Wie das Turnier verlief

Gemäß dem Schweizer System spielen in den ersten beiden Runden die stärksten Teams gegen jene am unteren Ende der Rangliste, wodurch sich die Ergebnisse leicht vorhersagen lassen. Die Teams aus Nepal und von den Färöern wurden klar besiegt, ohne eine einzige Niederlage oder ein Unentschieden. In der Regel lassen die favorisierten Mannschaften ihre Führungsspieler vor wichtigen Spielen ausruhen und geben den Ersatzspielern eine Chance. Der usbekische Mannschaftskapitän Nodirbek Abdusattorov hingegen spielte gleich am ersten Tag des Turniers und nahm sich zuvor keinen einzigen Tag frei.

Hitze der Leidenschaft

Der erste wirkliche Test für die usbekische Nationalmannschaft war die Begegnung in der vierten Runde mit der beeindruckend aufgestellten amerikanischen Mannschaft.
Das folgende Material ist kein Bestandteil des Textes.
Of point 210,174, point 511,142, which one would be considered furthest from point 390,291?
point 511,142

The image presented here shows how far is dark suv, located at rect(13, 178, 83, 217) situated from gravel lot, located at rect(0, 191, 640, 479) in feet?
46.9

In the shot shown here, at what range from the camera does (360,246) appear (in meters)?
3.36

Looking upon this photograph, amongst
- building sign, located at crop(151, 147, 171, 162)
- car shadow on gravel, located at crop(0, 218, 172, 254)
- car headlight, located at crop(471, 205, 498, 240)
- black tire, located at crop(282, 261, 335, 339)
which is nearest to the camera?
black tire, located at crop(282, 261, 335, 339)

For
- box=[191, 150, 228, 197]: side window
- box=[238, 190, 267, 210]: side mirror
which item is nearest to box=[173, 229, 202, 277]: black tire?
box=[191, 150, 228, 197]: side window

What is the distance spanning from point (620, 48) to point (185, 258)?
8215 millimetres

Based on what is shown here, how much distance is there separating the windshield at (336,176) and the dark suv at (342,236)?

Bei den letzten Olympischen Spielen 2018 belegten die amerikanische Mannschaft den zweiten Platz, zwei Jahre zuvor waren sie ganz oben auf dem Treppchen gestanden.

Im Alter von neun Jahren hatte sich Nodirbek Abdusattorov bereits einen großen Namen gemacht, als er bei einem internationalen Turnier in Taschkent gleich zwei Großmeister besiegte. Im Alter von 13 Jahren war er zweitjüngster Großmeister der Geschichte. Nicht nur seine Ergebnisse waren beeindruckend, sondern auch sein Spielstil.
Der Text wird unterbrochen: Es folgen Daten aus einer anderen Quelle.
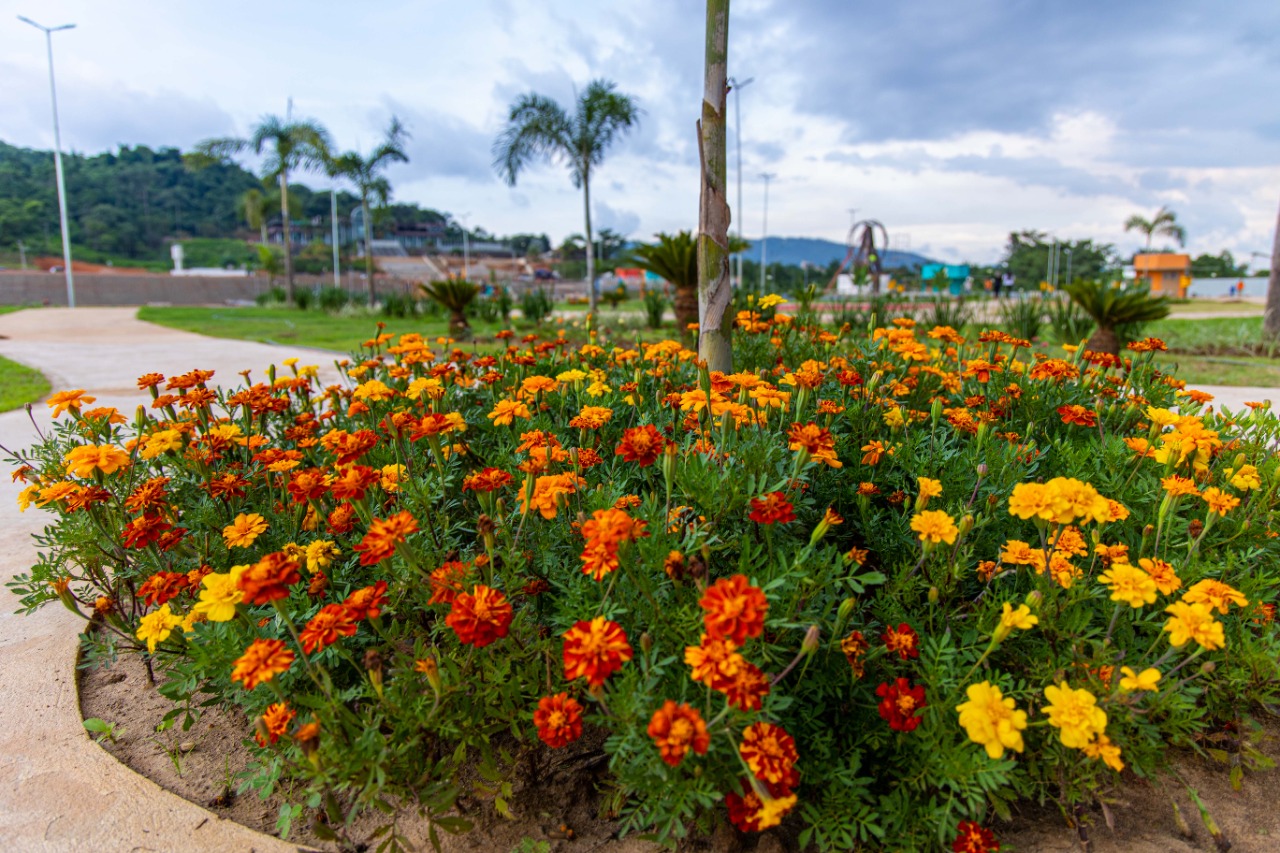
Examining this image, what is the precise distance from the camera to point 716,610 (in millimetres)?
1066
Erst sah es so aus, als ob die usbekischen Jungs mit einem Minimum an Punkten verlieren würde. Im weiteren Verlauf der Partie zeigte Jahongir jedoch eine hervorragende Spieltechnik und sicherte sich den entscheidenden Vorteil gegen den amerikanischen Großmeister Sam Shankland. Auch dessen Teamkollege Fabiano Caruana unterliefen unerwartet viele Fehler und Nodirbek überwältigte schließlich seinen Gegner.

Die Spannung steigt…

Nacheinander wurden die slowenische und die slowakische Mannschaft trotz starker Aufstellung besiegt. Die usbekische Mannschaft kämpfte nun ernsthaft um Medaillen. Hingegen war klar, dass die darauffolgende Partie gegen die erste Mannschaft aus Indien schwierig werden würde – doch Usbekistan siegte auch hier.
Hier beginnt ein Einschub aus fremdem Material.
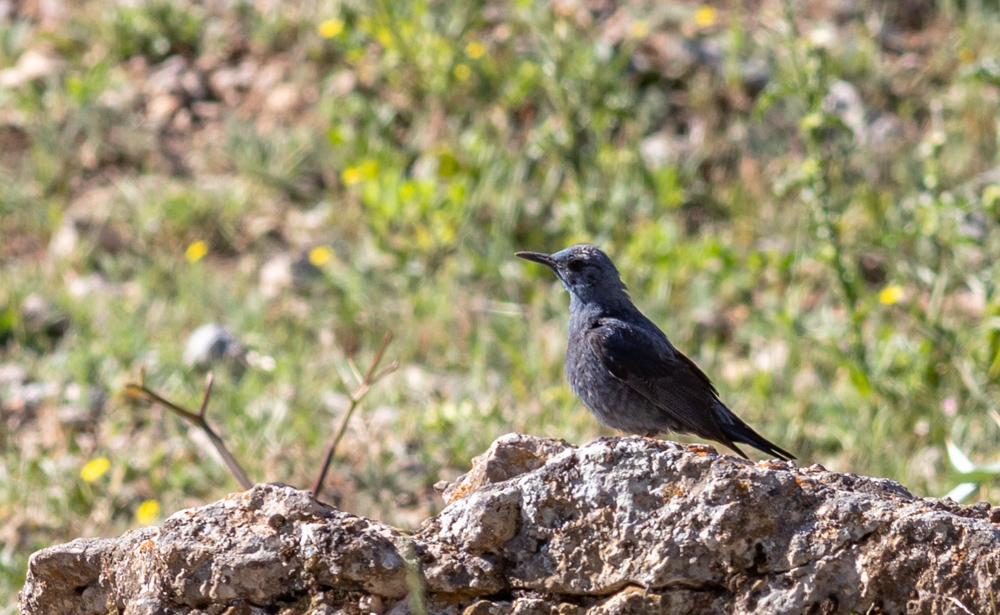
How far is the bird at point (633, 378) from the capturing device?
4.09m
Shamsiddin Vohidov, der das letzte Duell dieser sechsten Runde gegen Indien souverän gewann, war 2015 auch Weltmeister der unter 14-Jährigen. Außerdem gewann er 2018 in einer spektakulären Partie gegen Schachweltmeister Magnus Carlsen.

Nach dem spannenden Spiel gegen Indien schien die Begegnung mit der peruanischen Mannschaft ein Leichtes zu sein, zumal die Mannschaft ohne ihren Anführer antrat, und so gewann die usbekische Mannschaft in drei schnellen Siegen.

Nodirbek Yoqubboyev stieg sensationell in die Schachelite Usbekistans auf und gewann in einem Jahr die nationalen Meisterschaften in mehreren Altersklassen. Im Jahr 2016 wurde er im Alter von 14 Jahren usbekischer Meister bei den Erwachsenen und schlug dabei selbst erfahrene Meister und Großmeister.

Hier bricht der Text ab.